▶ REQUIREMENT A
Pick out every line of the listing that contains the string "furthest".

>> BEGIN EXCERPT

The Attorney General’s Department has made recommendations that the scope of Australia’s AML/CTF legislation be increased; meaning thousands of mid-size businesses could be subject to regulation by AUSTRAC.

What’s happening?

In April 2016, a Report was issued by the Attorney General’s Department on a Statutory Review of the Anti-Money Laundering and Counter Terrorism Financing Act 2006 (AML/CTF Act).  The recommendations, which generally seek to strengthen but also simplify the legislation, include the following:

  • Options should be identified for regulating lawyers, accountants, conveyancers, real estate agents, high value dealers and trust and company service providers. High value dealers would include motor vehicle and motor cycle dealers and potentially art dealers and auction houses, and
  • A cost benefit analysis of the above options should be conducted.

It has been recommended that the above process should occur in consultation between AUSTRAC and the Attorney General’s Department in conjunction with industry.  Currently, the AML/CTF Act and AUSTRAC regulate providers of financial, bullion and gambling services (Reporting Entities).

The Government has not announced its response to the recommendations, but it appears likely that there will be legislative change, including regulation of law firms, accounting firms, real estate agents, motor dealers and other high value dealers.

What’s the issue?

>> END EXCERPT
>> BEGIN EXTRACTED ENTRIES

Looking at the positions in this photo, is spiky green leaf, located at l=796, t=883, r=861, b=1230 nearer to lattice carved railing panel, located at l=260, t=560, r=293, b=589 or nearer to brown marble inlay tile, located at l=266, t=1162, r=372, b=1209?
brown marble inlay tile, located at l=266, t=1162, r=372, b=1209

>> END EXTRACTED ENTRIES
>> BEGIN EXTRACTED ENTRIES

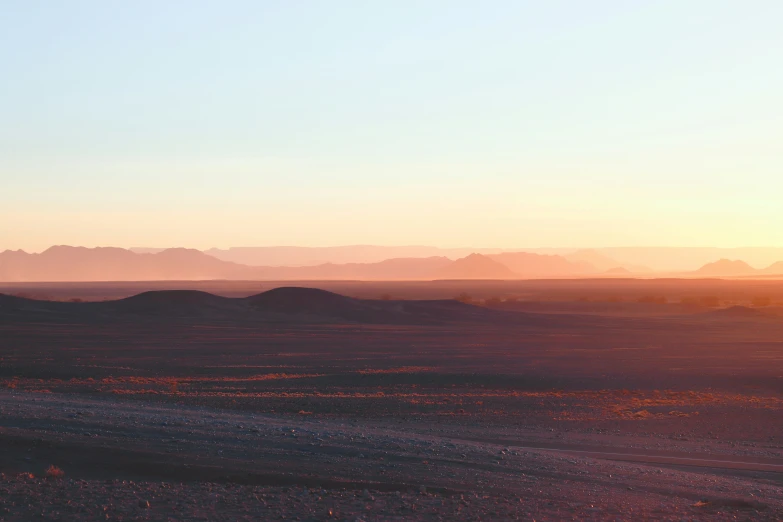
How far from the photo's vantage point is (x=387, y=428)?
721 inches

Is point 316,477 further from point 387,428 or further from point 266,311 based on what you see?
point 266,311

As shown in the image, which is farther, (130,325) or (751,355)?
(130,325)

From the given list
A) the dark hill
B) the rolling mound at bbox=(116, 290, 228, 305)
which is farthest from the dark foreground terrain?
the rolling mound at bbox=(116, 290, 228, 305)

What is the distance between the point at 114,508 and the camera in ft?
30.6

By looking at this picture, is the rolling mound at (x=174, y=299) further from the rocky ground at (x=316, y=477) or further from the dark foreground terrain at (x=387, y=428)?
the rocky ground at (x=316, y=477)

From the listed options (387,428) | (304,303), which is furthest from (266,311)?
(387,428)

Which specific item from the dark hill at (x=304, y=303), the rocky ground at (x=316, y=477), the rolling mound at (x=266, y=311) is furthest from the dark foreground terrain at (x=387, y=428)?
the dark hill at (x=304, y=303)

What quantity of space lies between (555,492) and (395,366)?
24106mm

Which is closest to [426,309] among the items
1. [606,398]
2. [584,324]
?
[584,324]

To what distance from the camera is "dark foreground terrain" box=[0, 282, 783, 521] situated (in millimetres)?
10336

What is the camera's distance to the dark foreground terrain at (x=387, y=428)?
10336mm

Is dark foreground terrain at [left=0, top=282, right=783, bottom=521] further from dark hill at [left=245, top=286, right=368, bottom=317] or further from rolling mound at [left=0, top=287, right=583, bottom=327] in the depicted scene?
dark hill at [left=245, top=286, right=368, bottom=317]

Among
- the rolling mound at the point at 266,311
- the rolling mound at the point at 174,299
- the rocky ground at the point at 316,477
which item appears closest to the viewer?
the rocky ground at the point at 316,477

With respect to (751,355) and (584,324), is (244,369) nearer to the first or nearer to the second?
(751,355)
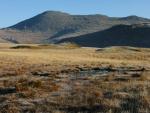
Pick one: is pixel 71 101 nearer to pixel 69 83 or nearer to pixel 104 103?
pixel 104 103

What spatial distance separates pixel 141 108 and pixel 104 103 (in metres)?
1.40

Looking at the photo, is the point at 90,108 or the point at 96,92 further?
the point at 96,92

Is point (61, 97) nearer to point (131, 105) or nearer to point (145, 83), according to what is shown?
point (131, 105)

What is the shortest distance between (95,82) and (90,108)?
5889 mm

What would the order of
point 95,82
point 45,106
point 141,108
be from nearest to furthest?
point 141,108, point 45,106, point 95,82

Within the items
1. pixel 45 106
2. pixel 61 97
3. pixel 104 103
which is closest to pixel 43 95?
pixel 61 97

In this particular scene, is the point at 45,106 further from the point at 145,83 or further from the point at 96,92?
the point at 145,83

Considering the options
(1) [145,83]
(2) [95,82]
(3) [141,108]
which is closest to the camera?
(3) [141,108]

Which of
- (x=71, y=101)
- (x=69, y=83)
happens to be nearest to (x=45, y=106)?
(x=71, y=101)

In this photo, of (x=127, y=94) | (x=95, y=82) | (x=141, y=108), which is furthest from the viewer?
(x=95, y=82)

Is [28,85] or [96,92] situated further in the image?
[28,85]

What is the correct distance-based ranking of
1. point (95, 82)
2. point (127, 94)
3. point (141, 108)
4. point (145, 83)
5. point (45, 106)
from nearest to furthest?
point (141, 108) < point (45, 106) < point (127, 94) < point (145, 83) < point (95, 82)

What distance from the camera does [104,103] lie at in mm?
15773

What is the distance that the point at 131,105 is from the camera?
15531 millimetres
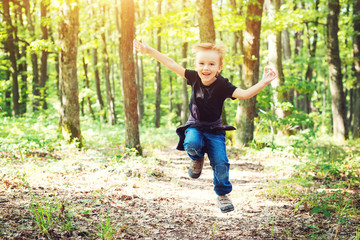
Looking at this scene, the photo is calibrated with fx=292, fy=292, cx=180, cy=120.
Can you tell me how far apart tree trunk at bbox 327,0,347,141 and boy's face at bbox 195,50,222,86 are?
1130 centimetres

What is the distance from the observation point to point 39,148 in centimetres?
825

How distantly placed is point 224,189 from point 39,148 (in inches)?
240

>> END EXTRACTED ENTRIES

▶ REQUIREMENT B
Using the AML/CTF review text, decide whether each statement agrees with it. Answer yes or no, and quote the words that decide it: (i) the review report was issued in April 2016; (ii) the Government has announced its response to the recommendations; (iii) AUSTRAC currently regulates providers of gambling services.

▶ TASK ANSWER A
From the listed options (387,428) | (304,303), which is furthest from (266,311)?
Which specific item from the dark hill at (x=304, y=303), the rocky ground at (x=316, y=477), the rolling mound at (x=266, y=311) is furthest from the dark foreground terrain at (x=387, y=428)?
be from nearest to furthest?
In this photo, of (x=127, y=94) | (x=95, y=82) | (x=141, y=108), which is furthest from the viewer?
from nearest to furthest?

▶ TASK ANSWER B
(i) Yes: "In April 2016, a Report was issued by the Attorney General’s Department on a Statutory Review of the Anti-Money Laundering and Counter Terrorism Financing Act 2006"
(ii) No: "The Government has not announced its response to the recommendations"
(iii) Yes: "Currently, the AML/CTF Act and AUSTRAC regulate providers of financial, bullion and gambling services"